# Start of Material provided

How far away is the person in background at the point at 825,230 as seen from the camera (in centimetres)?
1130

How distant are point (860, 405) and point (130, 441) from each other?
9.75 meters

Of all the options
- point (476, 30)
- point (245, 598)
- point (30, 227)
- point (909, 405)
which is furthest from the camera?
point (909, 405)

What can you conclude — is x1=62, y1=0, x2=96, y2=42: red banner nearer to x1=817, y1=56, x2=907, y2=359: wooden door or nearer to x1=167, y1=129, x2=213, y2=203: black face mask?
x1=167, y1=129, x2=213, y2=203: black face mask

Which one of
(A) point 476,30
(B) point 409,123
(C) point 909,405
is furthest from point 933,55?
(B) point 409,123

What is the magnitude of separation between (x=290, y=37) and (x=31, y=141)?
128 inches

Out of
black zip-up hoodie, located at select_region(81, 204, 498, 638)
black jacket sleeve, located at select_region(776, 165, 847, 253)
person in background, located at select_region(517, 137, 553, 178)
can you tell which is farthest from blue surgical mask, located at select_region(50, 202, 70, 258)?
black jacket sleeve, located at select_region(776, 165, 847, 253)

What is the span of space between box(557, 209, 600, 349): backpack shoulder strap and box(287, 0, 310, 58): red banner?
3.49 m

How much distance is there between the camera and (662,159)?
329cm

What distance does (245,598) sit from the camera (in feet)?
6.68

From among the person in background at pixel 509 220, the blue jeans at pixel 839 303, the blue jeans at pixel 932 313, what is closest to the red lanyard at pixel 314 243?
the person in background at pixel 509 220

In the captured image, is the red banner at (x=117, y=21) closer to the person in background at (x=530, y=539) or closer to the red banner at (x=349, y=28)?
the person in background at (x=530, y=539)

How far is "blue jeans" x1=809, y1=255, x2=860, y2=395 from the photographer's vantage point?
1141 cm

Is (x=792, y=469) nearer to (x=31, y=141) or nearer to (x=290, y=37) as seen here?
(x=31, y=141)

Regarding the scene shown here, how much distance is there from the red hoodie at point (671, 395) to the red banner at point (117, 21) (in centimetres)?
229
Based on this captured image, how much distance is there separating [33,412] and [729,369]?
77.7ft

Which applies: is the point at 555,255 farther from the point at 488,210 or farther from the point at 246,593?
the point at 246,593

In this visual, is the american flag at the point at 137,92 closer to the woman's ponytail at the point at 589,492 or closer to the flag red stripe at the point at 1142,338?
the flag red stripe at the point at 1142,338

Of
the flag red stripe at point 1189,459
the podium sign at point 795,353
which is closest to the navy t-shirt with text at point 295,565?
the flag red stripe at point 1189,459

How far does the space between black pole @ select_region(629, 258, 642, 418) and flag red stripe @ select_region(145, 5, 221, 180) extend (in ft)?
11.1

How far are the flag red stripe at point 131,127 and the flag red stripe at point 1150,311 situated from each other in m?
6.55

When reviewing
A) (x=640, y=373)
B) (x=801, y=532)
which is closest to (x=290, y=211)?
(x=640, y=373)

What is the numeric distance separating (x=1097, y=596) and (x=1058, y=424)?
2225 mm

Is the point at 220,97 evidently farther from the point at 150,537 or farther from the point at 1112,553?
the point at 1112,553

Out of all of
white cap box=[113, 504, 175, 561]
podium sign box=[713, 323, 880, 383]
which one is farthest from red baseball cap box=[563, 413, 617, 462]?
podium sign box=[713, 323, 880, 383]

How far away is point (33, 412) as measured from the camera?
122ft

# End of Material provided

[Exercise prompt]: All of the lines above need to be given again exactly.

[Solution to the problem]:
How far away is the person in background at the point at 825,230 as seen from the camera (in centimetres)?
1130

How distant are point (860, 405) and point (130, 441) from each other?
9.75 meters

Of all the options
- point (476, 30)
- point (245, 598)
- point (30, 227)
- point (909, 405)
which is furthest from the camera?
point (909, 405)

What can you conclude — is x1=62, y1=0, x2=96, y2=42: red banner nearer to x1=817, y1=56, x2=907, y2=359: wooden door or nearer to x1=167, y1=129, x2=213, y2=203: black face mask?
x1=167, y1=129, x2=213, y2=203: black face mask

Which one of
(A) point 476,30
(B) point 409,123
(C) point 909,405
is furthest from point 933,55?
(B) point 409,123

What is the magnitude of separation between (x=290, y=37) and (x=31, y=141)?
128 inches

Out of
black zip-up hoodie, located at select_region(81, 204, 498, 638)
black jacket sleeve, located at select_region(776, 165, 847, 253)
person in background, located at select_region(517, 137, 553, 178)
can you tell which is farthest from blue surgical mask, located at select_region(50, 202, 70, 258)?
black jacket sleeve, located at select_region(776, 165, 847, 253)

What is the span of space between box(557, 209, 600, 349): backpack shoulder strap and box(287, 0, 310, 58): red banner?
3.49 m

How much distance is there between the camera and (662,159)?
329cm

What distance does (245,598) sit from the camera (in feet)?
6.68

From among the person in background at pixel 509 220, the blue jeans at pixel 839 303, the blue jeans at pixel 932 313, what is closest to the red lanyard at pixel 314 243?
the person in background at pixel 509 220

In the captured image, is the red banner at (x=117, y=21) closer to the person in background at (x=530, y=539) or closer to the red banner at (x=349, y=28)?
the person in background at (x=530, y=539)

How far is "blue jeans" x1=809, y1=255, x2=860, y2=395 from the photographer's vantage point?
1141 cm

Is (x=792, y=469) nearer to (x=31, y=141) or nearer to (x=290, y=37) as seen here?
(x=31, y=141)

Regarding the scene shown here, how much distance is there from the red hoodie at point (671, 395) to the red banner at point (117, 21) (in centimetres)?
229
Based on this captured image, how much distance is there separating [33,412] and [729,369]?
77.7ft

Which applies: is the point at 555,255 farther from the point at 488,210 or farther from the point at 246,593?
the point at 246,593

In this visual, is the american flag at the point at 137,92 closer to the woman's ponytail at the point at 589,492 or closer to the flag red stripe at the point at 1142,338?
the flag red stripe at the point at 1142,338

Of
the flag red stripe at point 1189,459
the podium sign at point 795,353
which is closest to the navy t-shirt with text at point 295,565?
the flag red stripe at point 1189,459

How far does the space between black pole @ select_region(629, 258, 642, 418) and flag red stripe @ select_region(145, 5, 221, 180) extend (in ft)?
11.1

How far are the flag red stripe at point 131,127 and the flag red stripe at point 1150,311 situated from each other in m?
6.55

When reviewing
A) (x=640, y=373)
B) (x=801, y=532)
which is closest to (x=290, y=211)?
(x=640, y=373)

What is the numeric distance separating (x=1097, y=596) and (x=1058, y=424)?
2225 mm

Is the point at 220,97 evidently farther from the point at 150,537 or farther from the point at 1112,553?
the point at 1112,553

Out of all of
white cap box=[113, 504, 175, 561]
podium sign box=[713, 323, 880, 383]
which one is farthest from red baseball cap box=[563, 413, 617, 462]?
podium sign box=[713, 323, 880, 383]

How far away is point (33, 412) as measured from the camera?
122ft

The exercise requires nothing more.